▶ _Data extract_
------------------------------------

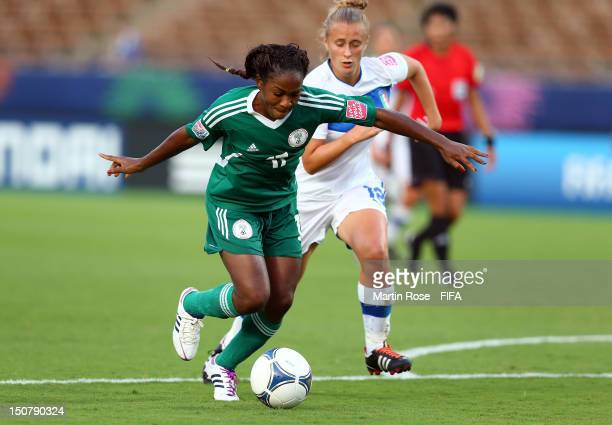 Martina Rosucci of Italy and Francisca Ordega of Nigeria battle for the ball during the FIFA U-20 Women's World Cup 2012 group B match between Italy...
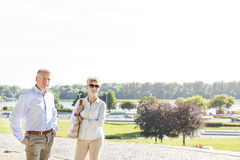 Confident middle-aged couple standing at park against clear sky Royalty Free Stock Photos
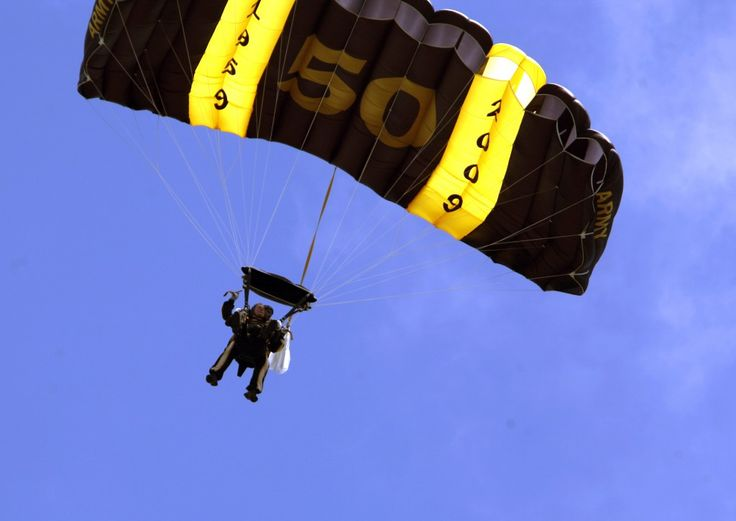 Carrier namesake Pres. Goerge H. W. Bush shows off his youthful side by jumping out of a plane on his birthday
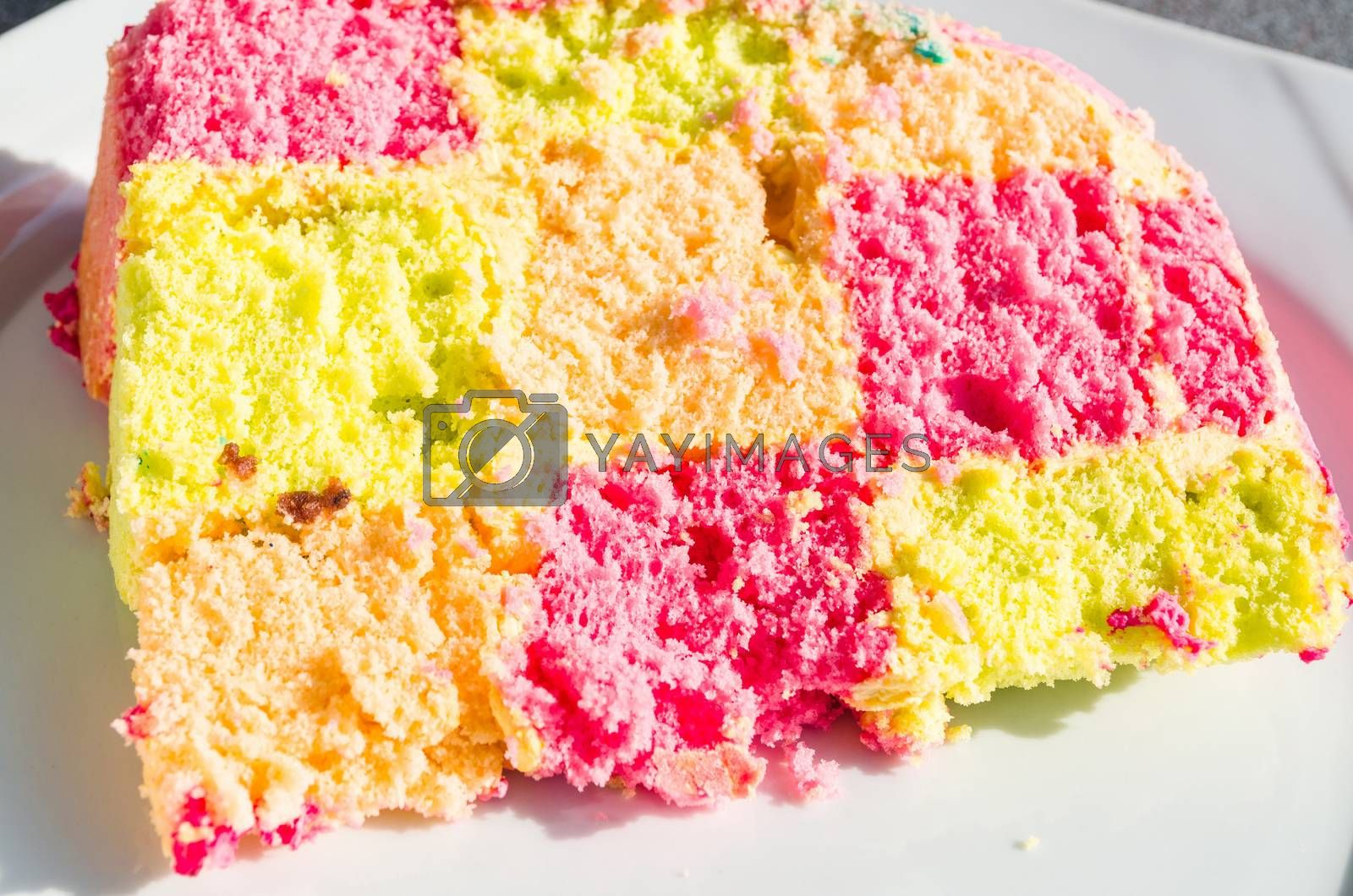 Delicious colorful checkered birthday cake. Cake on white plate.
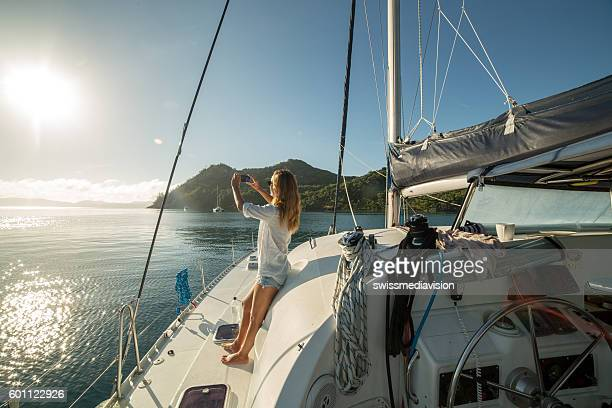woman on sailing boat photographing landscape with mobile phone - catamaran stock photos and pictures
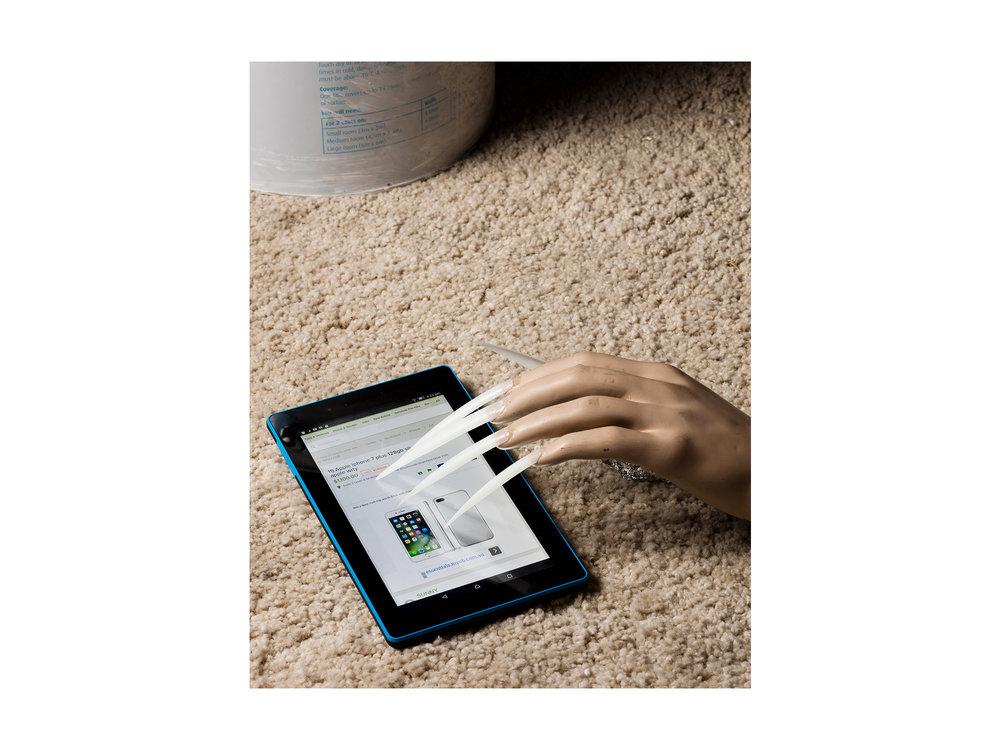Kieren Seymour   Used Iphone Ad , 2017 photograph on archival rag 62 x 53cm    ARTIST BIO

------------------------------------

▶ _Work required_
Output, exactly and only, the lines beginning with the one that contains "Delicious colorful checkered" and ending at the last line of the records above. Drop the pictures.

▶ _Answer below_
 Delicious colorful checkered birthday cake. Cake on white plate.
woman on sailing boat photographing landscape with mobile phone - catamaran stock photos and pictures
Kieren Seymour   Used Iphone Ad , 2017 photograph on archival rag 62 x 53cm    ARTIST BIO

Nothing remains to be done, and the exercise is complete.